■ GOAL ■
In the records below, locate the line containing "Given the items", then extract it and all following lines exactly, ending with the last line.

_____

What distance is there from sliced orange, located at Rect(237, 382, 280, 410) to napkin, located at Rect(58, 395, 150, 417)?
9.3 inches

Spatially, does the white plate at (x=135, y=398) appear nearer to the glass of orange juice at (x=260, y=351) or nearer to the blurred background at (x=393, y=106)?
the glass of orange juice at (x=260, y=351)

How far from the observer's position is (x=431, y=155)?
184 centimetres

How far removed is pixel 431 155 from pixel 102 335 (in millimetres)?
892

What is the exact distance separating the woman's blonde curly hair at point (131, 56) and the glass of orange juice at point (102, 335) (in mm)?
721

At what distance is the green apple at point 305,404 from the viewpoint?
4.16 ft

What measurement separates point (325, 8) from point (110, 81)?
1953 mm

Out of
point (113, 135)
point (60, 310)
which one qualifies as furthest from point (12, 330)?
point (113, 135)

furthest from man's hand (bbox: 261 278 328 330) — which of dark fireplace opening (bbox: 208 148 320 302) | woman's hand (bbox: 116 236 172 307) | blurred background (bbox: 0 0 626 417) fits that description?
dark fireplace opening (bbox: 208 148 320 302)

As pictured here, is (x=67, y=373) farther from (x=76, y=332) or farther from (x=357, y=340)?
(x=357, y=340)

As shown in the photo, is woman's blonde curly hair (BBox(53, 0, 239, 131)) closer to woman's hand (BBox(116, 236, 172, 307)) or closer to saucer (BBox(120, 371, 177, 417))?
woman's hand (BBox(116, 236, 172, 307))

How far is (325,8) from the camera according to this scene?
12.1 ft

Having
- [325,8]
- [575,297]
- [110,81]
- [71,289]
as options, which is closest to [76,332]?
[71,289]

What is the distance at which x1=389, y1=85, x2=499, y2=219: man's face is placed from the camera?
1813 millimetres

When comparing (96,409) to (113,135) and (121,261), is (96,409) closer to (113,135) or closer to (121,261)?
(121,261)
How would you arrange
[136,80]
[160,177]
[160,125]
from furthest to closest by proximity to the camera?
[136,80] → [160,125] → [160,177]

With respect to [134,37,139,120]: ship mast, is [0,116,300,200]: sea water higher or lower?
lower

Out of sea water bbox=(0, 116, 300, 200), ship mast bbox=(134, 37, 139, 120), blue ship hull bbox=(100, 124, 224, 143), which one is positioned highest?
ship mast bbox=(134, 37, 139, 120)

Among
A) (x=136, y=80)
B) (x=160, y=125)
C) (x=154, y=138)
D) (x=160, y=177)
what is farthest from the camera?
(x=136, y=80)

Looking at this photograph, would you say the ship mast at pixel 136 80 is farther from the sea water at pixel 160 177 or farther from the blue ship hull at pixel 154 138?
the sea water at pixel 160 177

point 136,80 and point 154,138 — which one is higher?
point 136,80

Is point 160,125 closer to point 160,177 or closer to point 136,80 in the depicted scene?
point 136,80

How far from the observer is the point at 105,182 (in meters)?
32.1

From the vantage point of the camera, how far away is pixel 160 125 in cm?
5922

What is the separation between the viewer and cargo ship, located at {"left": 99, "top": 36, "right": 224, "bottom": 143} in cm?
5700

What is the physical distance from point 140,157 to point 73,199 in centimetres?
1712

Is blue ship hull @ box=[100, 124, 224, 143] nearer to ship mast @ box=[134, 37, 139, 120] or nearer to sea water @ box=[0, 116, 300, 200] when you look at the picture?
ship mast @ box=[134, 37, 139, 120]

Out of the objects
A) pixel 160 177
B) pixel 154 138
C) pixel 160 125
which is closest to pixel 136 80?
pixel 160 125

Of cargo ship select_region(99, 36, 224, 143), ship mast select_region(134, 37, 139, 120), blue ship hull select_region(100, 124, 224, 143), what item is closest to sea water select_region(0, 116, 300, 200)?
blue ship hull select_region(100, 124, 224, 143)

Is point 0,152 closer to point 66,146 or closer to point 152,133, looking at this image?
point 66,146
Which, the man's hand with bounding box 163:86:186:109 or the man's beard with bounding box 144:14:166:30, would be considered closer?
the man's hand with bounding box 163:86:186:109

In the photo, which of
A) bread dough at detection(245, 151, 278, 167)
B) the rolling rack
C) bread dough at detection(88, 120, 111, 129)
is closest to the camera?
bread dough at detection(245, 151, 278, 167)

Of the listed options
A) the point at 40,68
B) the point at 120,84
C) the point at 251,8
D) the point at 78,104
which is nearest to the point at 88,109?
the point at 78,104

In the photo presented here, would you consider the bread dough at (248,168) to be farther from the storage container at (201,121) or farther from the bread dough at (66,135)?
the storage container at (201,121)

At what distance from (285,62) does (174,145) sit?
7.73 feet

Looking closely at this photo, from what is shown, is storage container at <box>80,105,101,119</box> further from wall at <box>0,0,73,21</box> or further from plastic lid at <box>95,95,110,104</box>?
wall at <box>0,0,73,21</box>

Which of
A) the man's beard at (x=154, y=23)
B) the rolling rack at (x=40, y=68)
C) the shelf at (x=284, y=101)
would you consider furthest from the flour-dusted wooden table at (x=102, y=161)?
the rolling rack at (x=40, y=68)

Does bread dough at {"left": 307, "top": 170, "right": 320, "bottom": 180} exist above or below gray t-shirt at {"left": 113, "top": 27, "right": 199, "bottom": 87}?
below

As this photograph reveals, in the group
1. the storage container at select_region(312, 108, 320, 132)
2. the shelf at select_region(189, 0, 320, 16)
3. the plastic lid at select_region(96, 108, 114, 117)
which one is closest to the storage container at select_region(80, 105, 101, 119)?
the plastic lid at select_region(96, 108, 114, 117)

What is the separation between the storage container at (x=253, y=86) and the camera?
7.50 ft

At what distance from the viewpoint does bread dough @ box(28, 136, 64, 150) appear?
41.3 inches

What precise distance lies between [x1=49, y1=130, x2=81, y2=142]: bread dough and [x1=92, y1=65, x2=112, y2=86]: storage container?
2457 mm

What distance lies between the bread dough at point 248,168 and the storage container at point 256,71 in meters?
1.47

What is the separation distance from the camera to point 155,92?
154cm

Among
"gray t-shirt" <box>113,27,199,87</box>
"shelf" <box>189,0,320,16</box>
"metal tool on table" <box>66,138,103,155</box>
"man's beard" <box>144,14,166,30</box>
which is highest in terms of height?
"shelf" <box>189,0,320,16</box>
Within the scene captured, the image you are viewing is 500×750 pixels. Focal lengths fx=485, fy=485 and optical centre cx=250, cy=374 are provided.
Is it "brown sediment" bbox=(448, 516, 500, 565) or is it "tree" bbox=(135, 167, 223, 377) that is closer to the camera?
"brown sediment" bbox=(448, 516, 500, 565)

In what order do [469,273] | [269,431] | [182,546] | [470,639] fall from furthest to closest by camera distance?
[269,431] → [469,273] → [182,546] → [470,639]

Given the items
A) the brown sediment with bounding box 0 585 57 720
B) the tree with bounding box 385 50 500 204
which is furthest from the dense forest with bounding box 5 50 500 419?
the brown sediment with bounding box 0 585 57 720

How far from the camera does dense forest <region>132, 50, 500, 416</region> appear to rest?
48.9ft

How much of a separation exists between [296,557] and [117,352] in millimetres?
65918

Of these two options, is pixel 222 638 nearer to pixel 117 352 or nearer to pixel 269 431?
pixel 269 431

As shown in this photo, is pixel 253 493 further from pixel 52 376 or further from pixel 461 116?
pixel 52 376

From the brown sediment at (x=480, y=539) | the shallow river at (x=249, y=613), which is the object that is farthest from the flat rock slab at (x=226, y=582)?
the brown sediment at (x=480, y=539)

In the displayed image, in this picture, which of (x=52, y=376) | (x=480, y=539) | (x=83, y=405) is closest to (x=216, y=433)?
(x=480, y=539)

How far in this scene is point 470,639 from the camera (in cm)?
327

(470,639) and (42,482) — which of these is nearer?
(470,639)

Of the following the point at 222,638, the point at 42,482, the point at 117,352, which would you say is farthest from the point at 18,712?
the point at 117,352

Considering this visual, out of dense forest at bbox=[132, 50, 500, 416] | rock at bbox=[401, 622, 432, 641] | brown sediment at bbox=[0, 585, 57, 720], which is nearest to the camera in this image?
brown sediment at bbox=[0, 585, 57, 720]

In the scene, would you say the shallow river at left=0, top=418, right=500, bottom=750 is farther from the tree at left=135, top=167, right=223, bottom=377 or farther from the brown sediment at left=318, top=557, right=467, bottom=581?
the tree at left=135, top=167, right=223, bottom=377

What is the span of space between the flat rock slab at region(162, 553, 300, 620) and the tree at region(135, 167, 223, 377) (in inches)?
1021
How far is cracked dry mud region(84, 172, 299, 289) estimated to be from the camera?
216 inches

_____

■ TASK RESPONSE ■
Given the items
A) the brown sediment with bounding box 0 585 57 720
B) the tree with bounding box 385 50 500 204
which is furthest from the dense forest with bounding box 5 50 500 419?
the brown sediment with bounding box 0 585 57 720

How far from the camera does dense forest <region>132, 50, 500, 416</region> appear to rest?
48.9ft

How much of a separation exists between [296,557] and [117,352] in millimetres?
65918

Of these two options, is pixel 222 638 nearer to pixel 117 352 or nearer to pixel 269 431?
pixel 269 431

As shown in this photo, is pixel 253 493 further from pixel 52 376 or further from pixel 461 116?
pixel 52 376

From the brown sediment at (x=480, y=539) | the shallow river at (x=249, y=613), which is the object that is farthest from the flat rock slab at (x=226, y=582)?
the brown sediment at (x=480, y=539)

In the displayed image, in this picture, which of (x=52, y=376) | (x=480, y=539) | (x=83, y=405) is closest to (x=216, y=433)?
(x=480, y=539)

How far in this scene is point 470,639 from the camera (in cm)?
327

(470,639) and (42,482) — which of these is nearer?
(470,639)

Of the following the point at 222,638, the point at 42,482, the point at 117,352, which would you say is farthest from the point at 18,712?
the point at 117,352

Considering this visual, out of dense forest at bbox=[132, 50, 500, 416] | rock at bbox=[401, 622, 432, 641] | brown sediment at bbox=[0, 585, 57, 720], which is nearest to the camera in this image?
brown sediment at bbox=[0, 585, 57, 720]

In the scene, would you say the shallow river at left=0, top=418, right=500, bottom=750 is farther from the tree at left=135, top=167, right=223, bottom=377 or farther from the brown sediment at left=318, top=557, right=467, bottom=581?
the tree at left=135, top=167, right=223, bottom=377

What is the span of space between the flat rock slab at region(162, 553, 300, 620) and the tree at region(135, 167, 223, 377) (in inches)?
1021
How far is cracked dry mud region(84, 172, 299, 289) estimated to be from the camera?
216 inches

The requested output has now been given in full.